The bread's been hard in the winning, 
    The city has cost me dear, 
I have paid the price that was asked for, 
    And I leave my heart's life here; 
But I said when Nancy left us 
    To rest from her pain and care, 
That I'd go home with the children 
    And do my best for 'em there. 

So we're going back to the country, 
    Away from the rush of the town, 
For I've given 'em both a trial, 
    And it's here that we all run down; 
For the rows in the fields are calling, 
    The rows of the cotton and corn, 
And we're going back to the country 
    Where my father's father was born.

 At sunset in the open door, 
    My little sister sits with me; 
We watch the shadows fall before 
    The wood-bine and the apple-tree; 
She sews a dress for baby Dot, 
And I untie a tangled knot. 

High up and down the golden strand 
    My little sister runs with me; 
She tightly holds me by the hand, 
    And calls to watch the ships at sea; 
The merry wavelets gleam and dance, 
Reflected in her happy glance. 

Ah, Margie, when the after-years 
    Bring days of wisdom to your head, 
When duty calls and wisdom nears, 
    Shall I untie the tangled thread? 
When long from now we view the sea, 
How will it be with you and me? 

Far above the strife and striving, 
    And the hate of man for man, 
I can see the great contriving 
    Of a more than human plan. 

And day by day more clearly 
    Do we see the great design, 
And day by day more nearly 
    Do we footsteps fall in line; 

For in spite of the winds repeating 
    The rule of the lash and rod, 
The heart of the world is beating 
    With the love that was born of God.

 Lord God, to whom our fathers prayed, 
    To whom they did not pray in vain, 
And who for hem assurance made, 
    Though oft repeated their refrain, 
Hope of our race, again we cry, 
Draw near and help us, lest we die. 

The battle rages fierce and long, 
    The wicked seem to triumph still; 
Yet all things to the Lord belong, 
    And all must bow beneath his will. 
Lord God of old, again we cry, 
Draw near and help us, lest we die. 

If brooding o’er the wrongs we grieve, 
    Our hearts forget to turn to thee, 
Or if they e’er do not believe 
    That thou in time wilt hear our plea, 
Hope of our race, stand by us then, 
And help us "quit ourselves like men." 

As now we bend before thy throne, 
    Upon us send thy truth and light; 
From us all other hopes are flown- 
    We pray thee, help us in the right. 
Father of lights, thy mercy send 
Upon us, as we lowly bend. 

Lord God, we pray thee help us all 
    To live in harmony and peace; 
Help us to listen to thy call, 
    And from all evil-doing cease. 
Hope of our people, hear our cry; 
Draw near and help us, lest we die.


I believe in faith in God, and in man. 

I believe in life and in work, and in lending a helping hand. 
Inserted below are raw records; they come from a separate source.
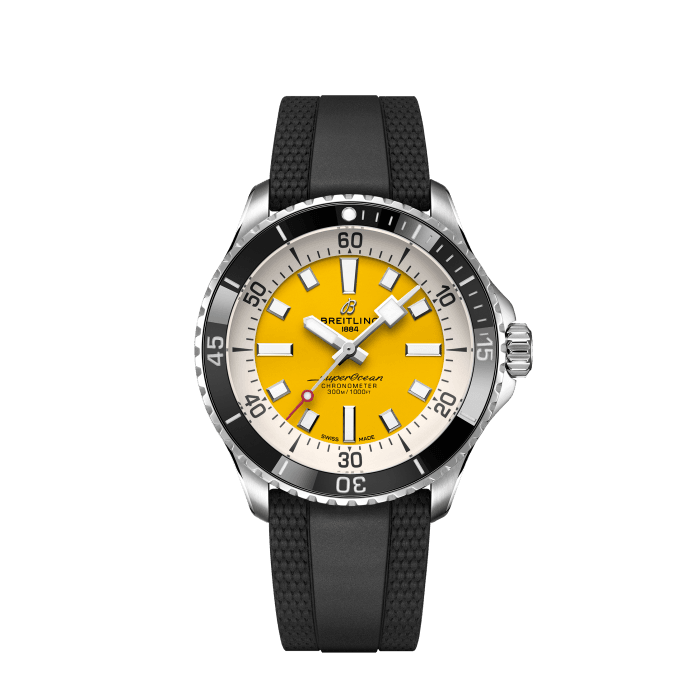 Breitling Superocean Automatic 42 Stainless steel Yellow A17375211I1S1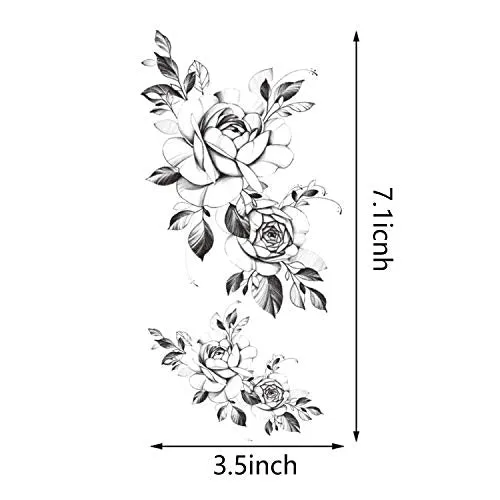 Set of 30 Flower Temporary Tattoo Sticker Beautiful Floral Fake Tattoo
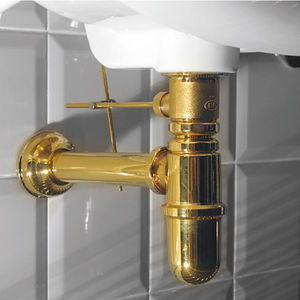 sifón para lavabo de latón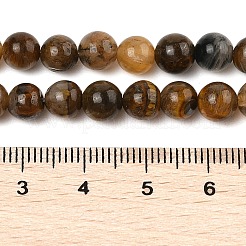 Natürlichen gelben Tigerauge Perlen Stränge&nbsp;G-H238-6mm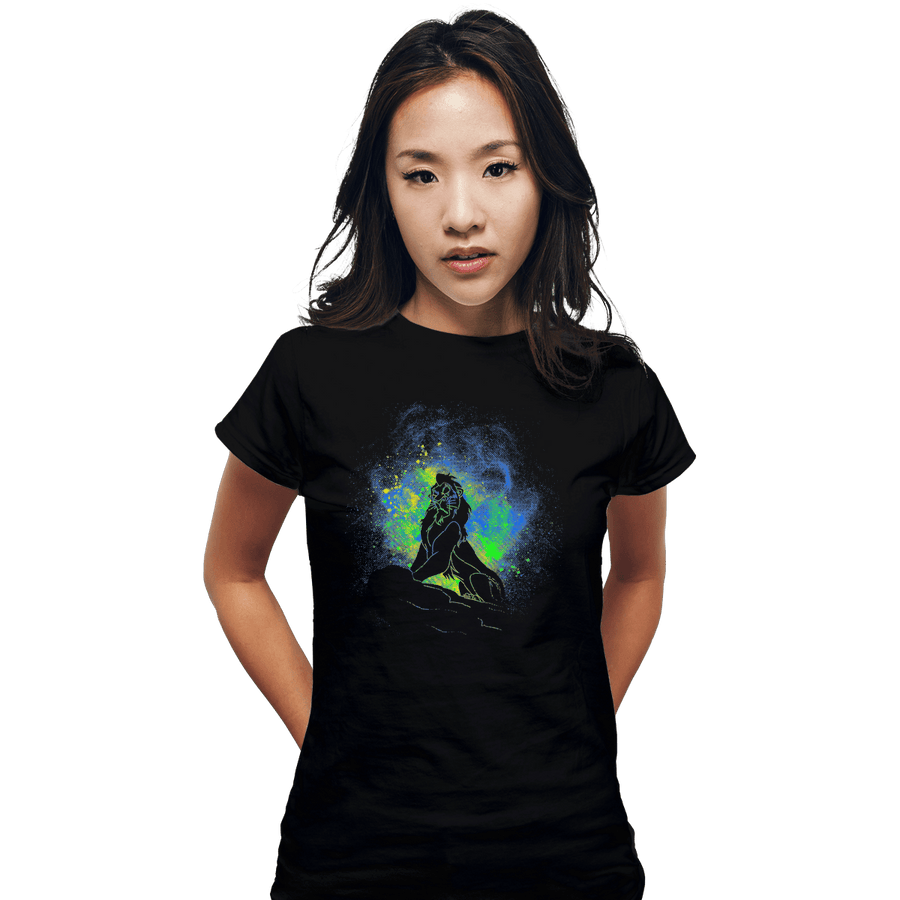 Shirts Fitted Shirts, Woman / Small / Black Scar Art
I believe in faith, hope, and love, these three, and that the greatest of these is love. 

I believe in the ultimate convergence of systems, and in the ready sympathy of human hearts. 

I believe in the triumph of time, in the ordaining of the course of the ages, and the ruling of the progress of the stars.
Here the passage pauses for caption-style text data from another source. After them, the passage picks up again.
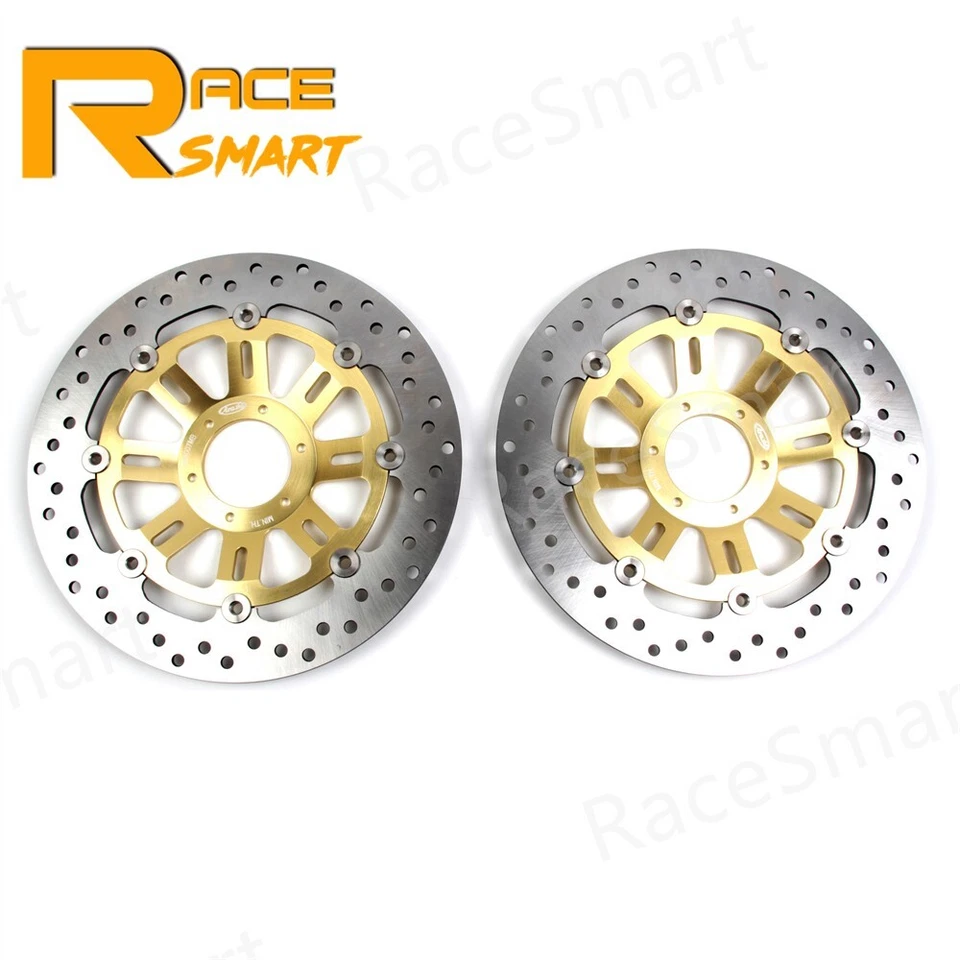 Rotores de disco de freno delanteros + pernos de montaje M6 para Honda CB-1 CB1 CB400F 1989 1990 Foto 4 de 4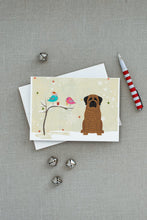Load image into Gallery viewer, Christmas Presents between Friends Mastiff - Brindle Greeting Cards -  Blank Note Cards – 8-Pack of Artist-Designed Cards with Envelopes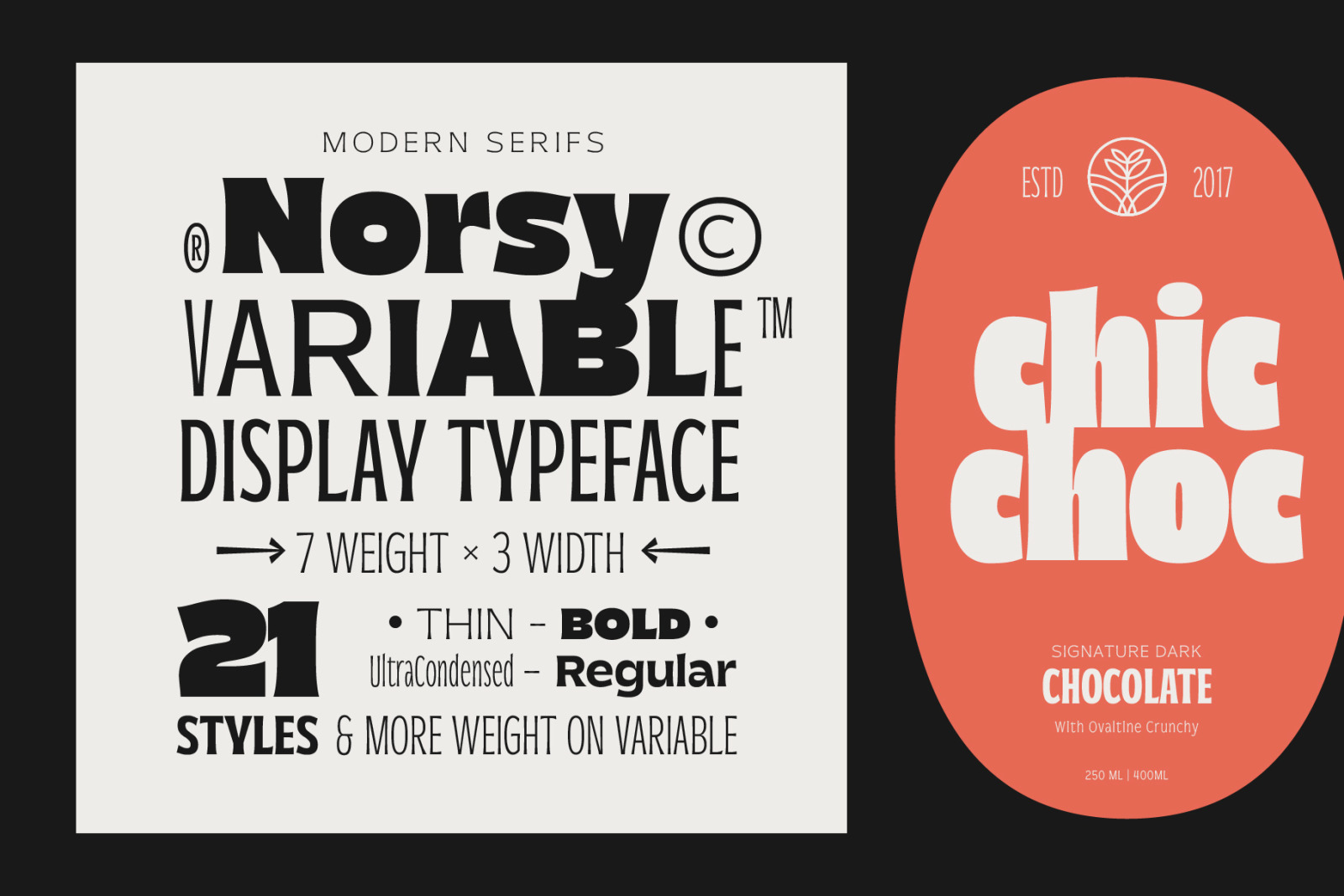 Norsy Variable Display Fonts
I believe in the development of matter, in the evolution of things, in the final solution of problems, and in the ultimate unfolding of mysteries. 
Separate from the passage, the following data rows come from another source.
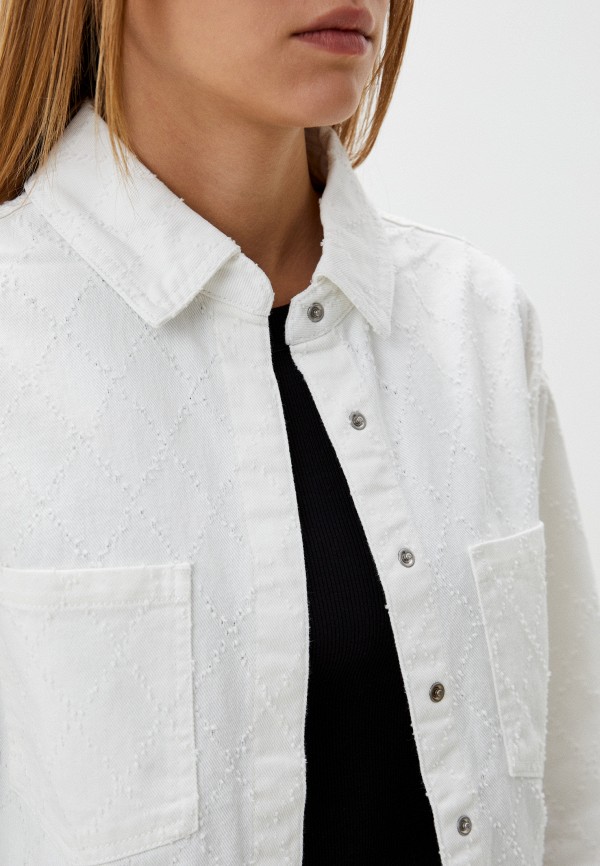 Рубашка джинсовая Sela цвет Белый  Фото 4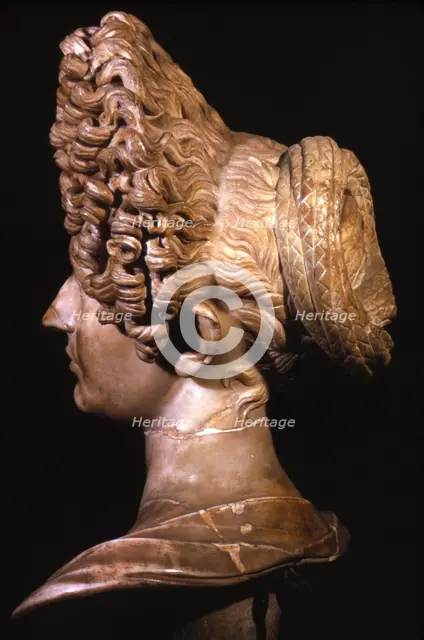 Head of Roman Lady of Flavian Period, late 1st century. Artist: Unknown.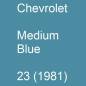 Preview: Chevrolet, Medium Blue, 23 (1981).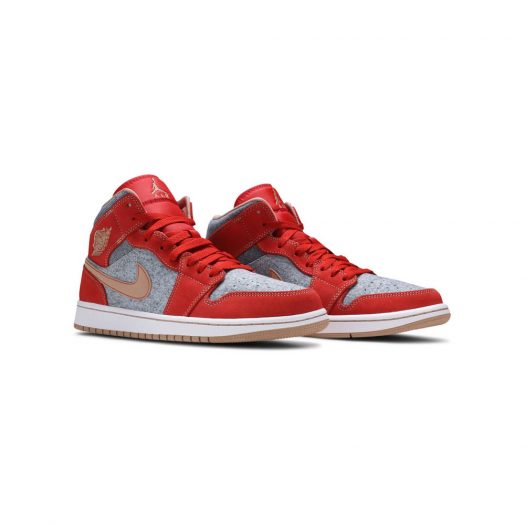 Jordan 1 Mid Denim Red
I believe in the failure of the flesh, in the downfall of the material, in the triumph of the invisible, and the supremacy of the unseen. 

I believe in the second emancipation, in the liberty of conscience, in the freedom of the spirit, in the deliverance of the soul. 

I believe in the doom of injustice, in the final failure of prejudice, in the overthrow of evil, and in the final enthronement of good. 

I believe in the kinship of the universe, in the providence of Providence, in the fatherhood of God, and in the brotherhood of Christ. 

*This creed first appeared in April, 1904, in The Note-Book, a school periodical formerly published in Atlanta, Ga.